There's a couple things that can happen.
A careful/moral investor will make sure their decisions don't seriously affect the expected price by their interest in that stock. They will purchase and sell modest amounts of stock, maybe through intermediaries, and try to prevent runs that cause havoc. They notice an expected rise or fall in prices and invest accordingly.
An immoral investor will try to game the system. They will purposefully cause the stock to be noticed and try to get the price to rise unnaturally, then sell before trading stops or the price takes a nose dive. They will notice a natural rise or fall in prices, then make massive purchases or sales in an effort to make it more drastic and to their advantage.
A newbie may unintentionally cause stock prices to unnaturally rise and fall, but will simply be inexperienced on how to prevent this. They may lose as much money as they earn. They may also lose considerably more than they earn, simply by not paying attention.
Then again, that I've explained happens in today's market. The only difference is that we currently work on historical trends instead of future/expected trends.
There's a problem... and complications...
Unless your Universe is pre-destined to everything, then current decisions affect the future. If you've ever seen the movie "Next" with Nicholas Cage, you'll know that a precog might be able to "try" different things to cause an expected outcome.
In the movie, Cage is able to project himself into the future a variable amount of time, seeing what happens, then changing how he progresses. This is useful to him as he can now predict when and where he is shot, in one scene, so he can effectively dodge the bullets before they are fired. It may not be the best movie around, but it does make you think about how effective being able to see into the future may be, or not, depending on your intelligence.
Are your precogs able to "see" the changes they make in the timeline in "realtime" or are they effectively as blind as anyone else to their purchases and sales. If they see a price go up or down and they make a significant purchase or sale, does that price they see match the price at the time actually forecast? Asked differently: if they look again, does their "vision" change? Can they even look again or is that same instant in time blocked from them somehow? Is it only a function of energy whether they can look forward and how long is their recharge time? This kind of meshes with how far into the future they can see, because if their cooldown is longer than their pre-vision, they might not be able to change their decision anyway, unless there's partners or a team making sure the decisions are correct.

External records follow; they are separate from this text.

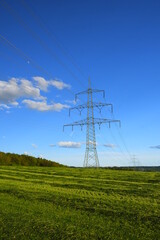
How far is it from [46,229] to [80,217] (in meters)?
1.01

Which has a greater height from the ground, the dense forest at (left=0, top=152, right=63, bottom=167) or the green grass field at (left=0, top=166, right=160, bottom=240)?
the dense forest at (left=0, top=152, right=63, bottom=167)

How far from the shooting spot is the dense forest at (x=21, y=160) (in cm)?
3374

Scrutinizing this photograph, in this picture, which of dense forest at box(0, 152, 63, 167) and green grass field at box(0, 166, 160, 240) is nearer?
green grass field at box(0, 166, 160, 240)

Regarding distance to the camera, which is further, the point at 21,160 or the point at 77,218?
the point at 21,160

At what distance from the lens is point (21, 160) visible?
3616 centimetres

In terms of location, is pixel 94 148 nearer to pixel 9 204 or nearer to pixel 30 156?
pixel 30 156

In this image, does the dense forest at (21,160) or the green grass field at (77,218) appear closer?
the green grass field at (77,218)

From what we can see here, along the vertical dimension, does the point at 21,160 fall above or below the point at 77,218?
above

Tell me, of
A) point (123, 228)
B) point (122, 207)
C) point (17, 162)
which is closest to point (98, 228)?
point (123, 228)

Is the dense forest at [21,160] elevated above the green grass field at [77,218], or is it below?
above

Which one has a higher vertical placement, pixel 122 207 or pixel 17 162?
pixel 17 162

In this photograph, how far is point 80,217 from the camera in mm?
5379

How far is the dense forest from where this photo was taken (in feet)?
111

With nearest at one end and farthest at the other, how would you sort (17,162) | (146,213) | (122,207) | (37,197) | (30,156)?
(146,213) < (122,207) < (37,197) < (17,162) < (30,156)
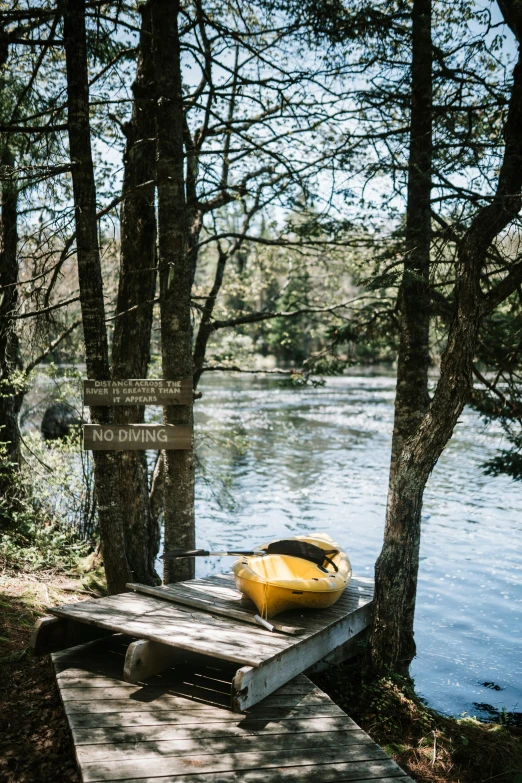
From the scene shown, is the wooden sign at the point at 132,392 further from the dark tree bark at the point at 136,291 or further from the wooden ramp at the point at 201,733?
the wooden ramp at the point at 201,733

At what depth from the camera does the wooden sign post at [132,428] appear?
5.73 metres

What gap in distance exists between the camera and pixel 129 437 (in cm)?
576

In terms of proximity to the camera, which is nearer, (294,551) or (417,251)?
(294,551)

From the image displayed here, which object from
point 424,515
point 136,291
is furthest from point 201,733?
point 424,515

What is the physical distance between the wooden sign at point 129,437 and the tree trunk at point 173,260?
298mm

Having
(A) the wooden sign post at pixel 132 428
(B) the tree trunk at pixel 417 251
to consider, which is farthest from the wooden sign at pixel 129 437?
(B) the tree trunk at pixel 417 251

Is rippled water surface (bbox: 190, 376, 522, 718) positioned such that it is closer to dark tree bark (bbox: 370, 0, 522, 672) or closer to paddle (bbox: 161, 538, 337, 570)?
dark tree bark (bbox: 370, 0, 522, 672)

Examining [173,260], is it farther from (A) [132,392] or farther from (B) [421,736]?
(B) [421,736]

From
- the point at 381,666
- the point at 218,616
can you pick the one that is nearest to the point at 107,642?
the point at 218,616

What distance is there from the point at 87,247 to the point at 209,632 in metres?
3.59

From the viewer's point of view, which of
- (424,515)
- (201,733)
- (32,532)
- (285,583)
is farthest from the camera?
(424,515)

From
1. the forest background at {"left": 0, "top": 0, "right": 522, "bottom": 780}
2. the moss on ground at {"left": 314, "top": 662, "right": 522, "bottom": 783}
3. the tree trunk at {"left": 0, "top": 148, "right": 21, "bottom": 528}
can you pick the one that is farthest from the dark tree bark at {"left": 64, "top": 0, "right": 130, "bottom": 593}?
the tree trunk at {"left": 0, "top": 148, "right": 21, "bottom": 528}

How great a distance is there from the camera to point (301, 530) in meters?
13.1

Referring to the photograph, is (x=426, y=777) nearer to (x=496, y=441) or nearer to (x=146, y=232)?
(x=146, y=232)
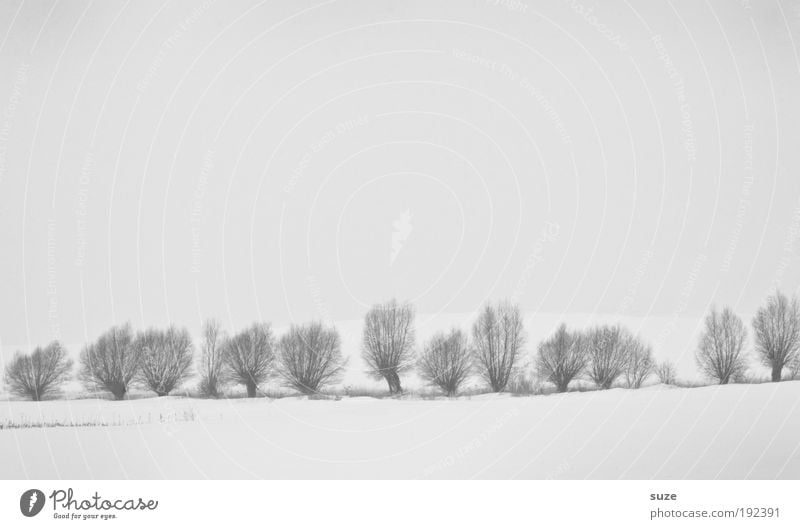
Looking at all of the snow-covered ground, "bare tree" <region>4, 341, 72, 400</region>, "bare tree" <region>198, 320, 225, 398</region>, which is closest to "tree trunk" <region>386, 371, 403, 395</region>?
the snow-covered ground

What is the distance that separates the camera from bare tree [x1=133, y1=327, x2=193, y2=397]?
49.4 feet

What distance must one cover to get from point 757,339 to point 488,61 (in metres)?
6.91

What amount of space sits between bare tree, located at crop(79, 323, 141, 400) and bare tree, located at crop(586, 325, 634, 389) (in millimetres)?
7947

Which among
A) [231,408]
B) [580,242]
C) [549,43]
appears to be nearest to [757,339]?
[580,242]

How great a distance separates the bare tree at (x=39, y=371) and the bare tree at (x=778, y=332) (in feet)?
39.8

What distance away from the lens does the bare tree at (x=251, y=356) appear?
1507 cm

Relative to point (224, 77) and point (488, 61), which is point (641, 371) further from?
point (224, 77)

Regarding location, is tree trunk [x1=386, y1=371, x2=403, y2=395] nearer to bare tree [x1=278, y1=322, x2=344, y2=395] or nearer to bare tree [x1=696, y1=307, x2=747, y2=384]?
bare tree [x1=278, y1=322, x2=344, y2=395]

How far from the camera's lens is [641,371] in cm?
1534

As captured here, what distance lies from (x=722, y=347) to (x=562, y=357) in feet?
9.60

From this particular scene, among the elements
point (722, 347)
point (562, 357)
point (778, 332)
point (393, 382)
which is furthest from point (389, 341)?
point (778, 332)

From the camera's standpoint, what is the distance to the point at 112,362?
49.9ft

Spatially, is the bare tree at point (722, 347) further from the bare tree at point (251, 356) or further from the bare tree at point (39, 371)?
the bare tree at point (39, 371)
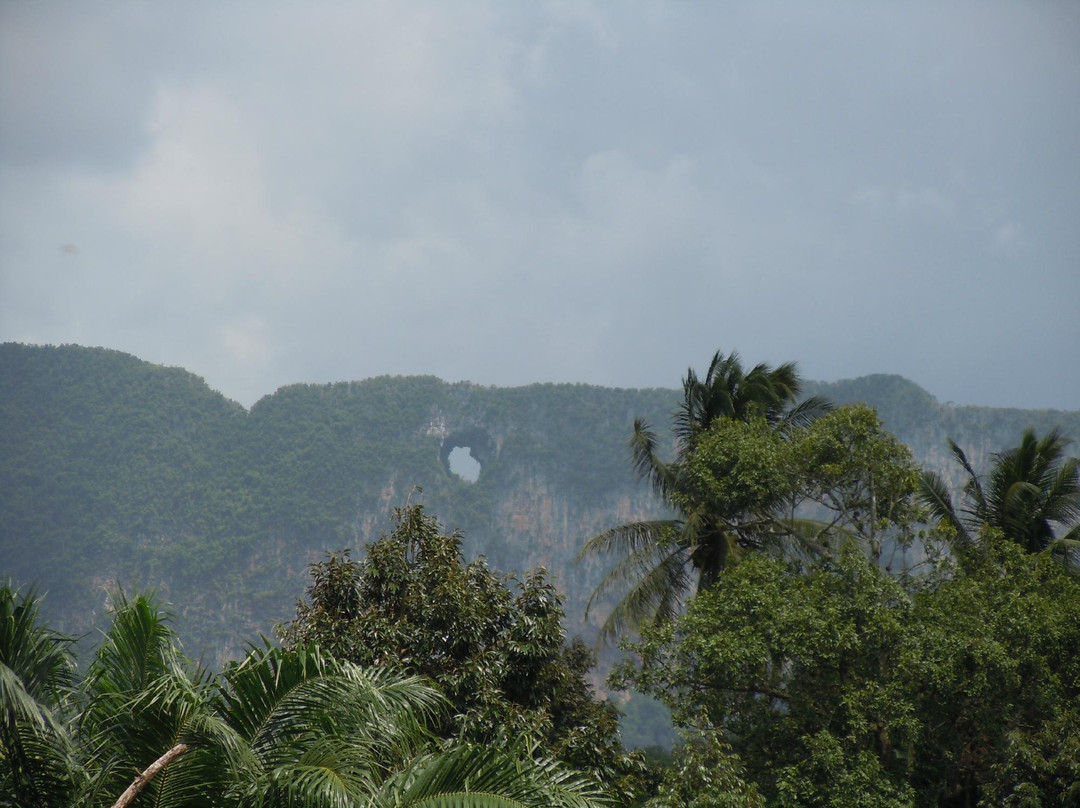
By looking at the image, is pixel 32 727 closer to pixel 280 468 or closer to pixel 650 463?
pixel 650 463

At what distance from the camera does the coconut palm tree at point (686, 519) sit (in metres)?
17.5

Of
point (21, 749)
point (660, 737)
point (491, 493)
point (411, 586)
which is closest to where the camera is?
point (21, 749)

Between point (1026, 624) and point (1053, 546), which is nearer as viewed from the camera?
point (1026, 624)

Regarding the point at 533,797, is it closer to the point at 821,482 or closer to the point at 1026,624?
the point at 1026,624

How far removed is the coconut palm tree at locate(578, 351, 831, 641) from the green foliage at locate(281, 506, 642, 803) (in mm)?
5198

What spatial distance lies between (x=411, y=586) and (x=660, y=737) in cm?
9251

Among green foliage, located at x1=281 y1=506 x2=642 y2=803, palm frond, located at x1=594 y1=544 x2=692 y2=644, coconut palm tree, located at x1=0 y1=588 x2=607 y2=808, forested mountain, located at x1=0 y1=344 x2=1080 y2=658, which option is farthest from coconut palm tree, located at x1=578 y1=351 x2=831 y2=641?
forested mountain, located at x1=0 y1=344 x2=1080 y2=658

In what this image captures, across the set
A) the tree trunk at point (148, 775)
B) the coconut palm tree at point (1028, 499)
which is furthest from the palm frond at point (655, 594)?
the tree trunk at point (148, 775)

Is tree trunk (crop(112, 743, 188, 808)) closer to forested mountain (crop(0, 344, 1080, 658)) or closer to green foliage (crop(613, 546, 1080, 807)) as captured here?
green foliage (crop(613, 546, 1080, 807))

So, does your stock purchase change the future? Can you "ride the wave" of someone else's run and get out before you get stuck? Or does one of your characters realize that precog doesn't change anything and therefore doesn't really matter (pre-destiny)? Maybe there's another set of precogs that work to prevent runs on stocks and effectively "normalizes" the market? Maybe the market is regulated so that only a certain amount/type/size of unnatural market fluctuation are made before a specific individual is required to get more education or is outright banned.
This is your story, so you have to decide what what you want to happen. If you want to make the stock so dangerous that only a fool or genius would participate, you can do that. If you want it to be so regulated that only "masters" allowed to use real money, with everyone else being on a virtual market until they become "certified", you can do that, too. Maybe the stock market was so volatile that it crashed years ago, and no there's only stories/myths about it and how people went mad trying to use it.
Hopefully I provided more insight than questions. "Have fun storming the castle!"